Every time I get this error message:

return self.cursor.execute(sql, params)
psycopg2.OperationalError: server closed the connection unexpectedly
This probably means the server terminated abnormally
before or while processing the request.

There are a number of ways to speed this up.

First, the fastest way would be to use raw SQL using the INSERT INTO .. AS SELECT ... statement. You might still need a chunked statement, but do this by PK - see below.

If you want to stay in ORM land, there are several things there. You shouldn’t use a single atomic() around the whole.
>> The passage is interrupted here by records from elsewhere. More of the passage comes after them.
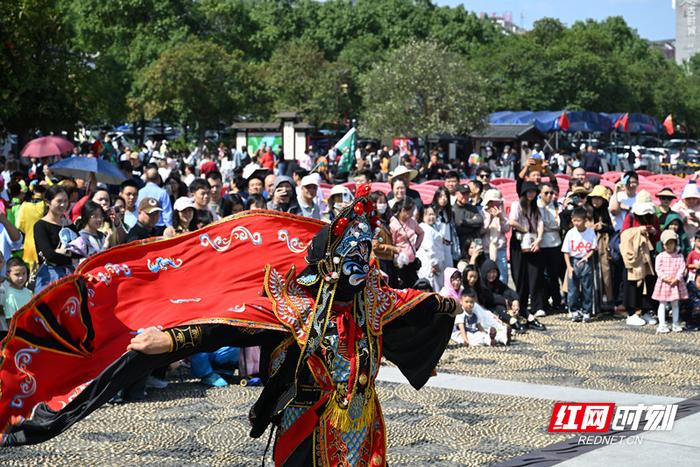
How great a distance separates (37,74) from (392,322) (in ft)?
56.9

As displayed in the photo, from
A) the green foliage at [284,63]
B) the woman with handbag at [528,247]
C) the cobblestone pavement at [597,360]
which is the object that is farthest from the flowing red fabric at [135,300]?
the green foliage at [284,63]

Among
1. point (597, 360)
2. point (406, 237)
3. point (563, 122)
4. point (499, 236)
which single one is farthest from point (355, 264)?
point (563, 122)

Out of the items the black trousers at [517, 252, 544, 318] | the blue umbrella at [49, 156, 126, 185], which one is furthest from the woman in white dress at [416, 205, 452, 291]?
the blue umbrella at [49, 156, 126, 185]

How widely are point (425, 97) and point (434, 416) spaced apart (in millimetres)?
31295

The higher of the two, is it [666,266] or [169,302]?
[169,302]

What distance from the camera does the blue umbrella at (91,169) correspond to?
13105mm

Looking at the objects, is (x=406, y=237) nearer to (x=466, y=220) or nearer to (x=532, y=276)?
(x=466, y=220)

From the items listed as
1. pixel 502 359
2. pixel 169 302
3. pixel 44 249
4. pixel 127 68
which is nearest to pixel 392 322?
pixel 169 302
A large trnasaction on the database server will consume a lot of resources. You can also avoid the [i:j] slice pattern, and instead use filter(pk__gte=n, pk__lt=n + chunk_size), iterating from the 0 to the highest PK value. I implemented a version of such iteration in Django-MySQL, haven’t translated it to PostgreSQL yet though. You can use bulk_create() to greatly speed up model execution. You can avoid repeating the qs_part.count() queries. And you can also increase the server query timeout, although it’d be best to get an estimate of how long the whole process will take before you try that.